Permissions and Security
This issue does not impact the permission or security roles and how they interact with GitLab CI/CD as the changes are limited to the structure of the .gitlab-ci.yml.
Workspaces should contribute to storage limits.
Documentation
Testing
Testing for both the positive and negative test cases should be simple enough to understand by enabling/disabling workspaces for certain jobs, all of which are guaranteed to create a certain file. Then if the workspace is enabled and a previous job created a file, and that file is present in the next job - the positive case passes. If the workspace is NOT enabled on a subsequent job, and the file is not present in that next job - the negative case passes.

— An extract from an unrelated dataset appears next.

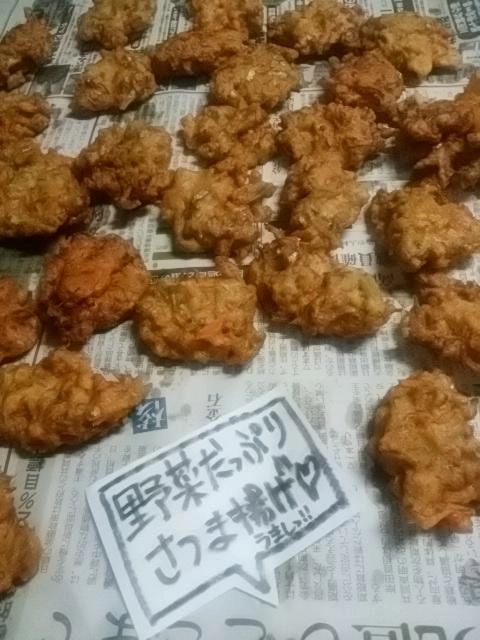 おすそ分けじゃ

What does success look like, and how can we measure that?
Add a boolean corresponding with each existing usage ping of "Pipeline run" to state either workspace enabled
or no workspace enabled
based on the presence or absence of workspace:
in the .gitlab-ci.yml
for that pipeline.
Links / references
- ogdarun implementation: https://www.odagrun.com/docs/odagrun-work-spaces-feature-reference/
- https://gitlab.com/gitlab-org/gitlab-ce/issues/47062 was the original issue from which this was derived.
- See Circle CI workspaces which implement a similar primitive. There's a lot to learn from their implementation, although we'll do things slightly differently. The basic idea of changes within a workspace automatically propagating to subsequent jobs is still at the core of their implementation.
- Jenkins also uses the concept of workspaces natively as it was originally built in a pre-containerized world where there were "jenkins slaves" that were actual computers (virtual or otherwise) used as build agents. Thus the concept of a folder on the disk as the "workspace" for a project was core to how Jenkins works.
- To support our overall vision for CI/CD as a whole, this is a critical primitive that the team sees as required to advance our vision.
This page may contain information related to upcoming products, features and functionality. It is important to note that the information presented is for informational purposes only, so please do not rely on the information for purchasing or planning purposes. Just like with all projects, the items mentioned on the page are subject to change or delay, and the development, release, and timing of any products, features, or functionality remain at the sole discretion of GitLab Inc.